Whether you’re testing message prompts, offers, or conversation paths, real-time experimentation allows you to fine-tune interactions based on actual user behavior, not assumptions. Combined with Dynamic Experimentation, it forms a complete, feedback-driven loop for scalable, intelligent optimization.
Key Features:
- A/B testing and multi-armed bandits on prompts, messages, and agent flows
- Cold-start experimentation with no prior training or historical data
- Conversations, offers, and recommendations that adjust based on real-time behavioral data
- Continuous learning loops to reinforce high-performing strategies
- Integration with behavioral and personality data for precision targeting
Struggling to connect with customers who don’t respond to one-size-fits-all messaging?
Go beyond static segments by informing journeys with real-time behavior, spending style, and emotional context, ensuring each offer is hyperpersonalized and timely.

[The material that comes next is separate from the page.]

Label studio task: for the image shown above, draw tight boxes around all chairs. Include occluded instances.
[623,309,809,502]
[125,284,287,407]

ecosystem.Ai’s behavioral personalization capabilities enable your systems to see beyond surface-level segmentation and deliver deeply personalized experiences based on real-time behaviors, spending patterns, and personality traits. Rather than relying solely on demographics or static personas, this capability adapts tone, timing, logic, and content to reflect how users actually think, feel, and act.
Powered by Spend Personality and Interaction Science, behavioral personalization enables AI agents and systems to respond with emotional intelligence, creating truly human-like interactions that boost engagement, satisfaction, and conversion.
Key Features:
- In-session behavioral signals used to adjust journeys dynamically
- Tone and style adjustments in messaging, based on personality and mood
- Emotional nuance embedded into generative responses and conversations
- Real-time flow logic that changes based on behavioral context
Activate Ecogentic in the ecosystem.Ai Prediction Platform
Ecogentic agents are created using the Prediction Platform with a visual journey builder. Each journey includes orchestrated steps like data lookups, prompts, fact injections, and personalized recommendations.
Once deployed into production, agents are instantly accessible across all touchpoints – always on, always learning. Fact-grounded answers are enforced through the Fact Injection framework, while generative messages are tailored with embedded prompt templates and updated customer signals.
Every agent reflects real-time logic, experimentation, and personalization built into the Prediction Platform.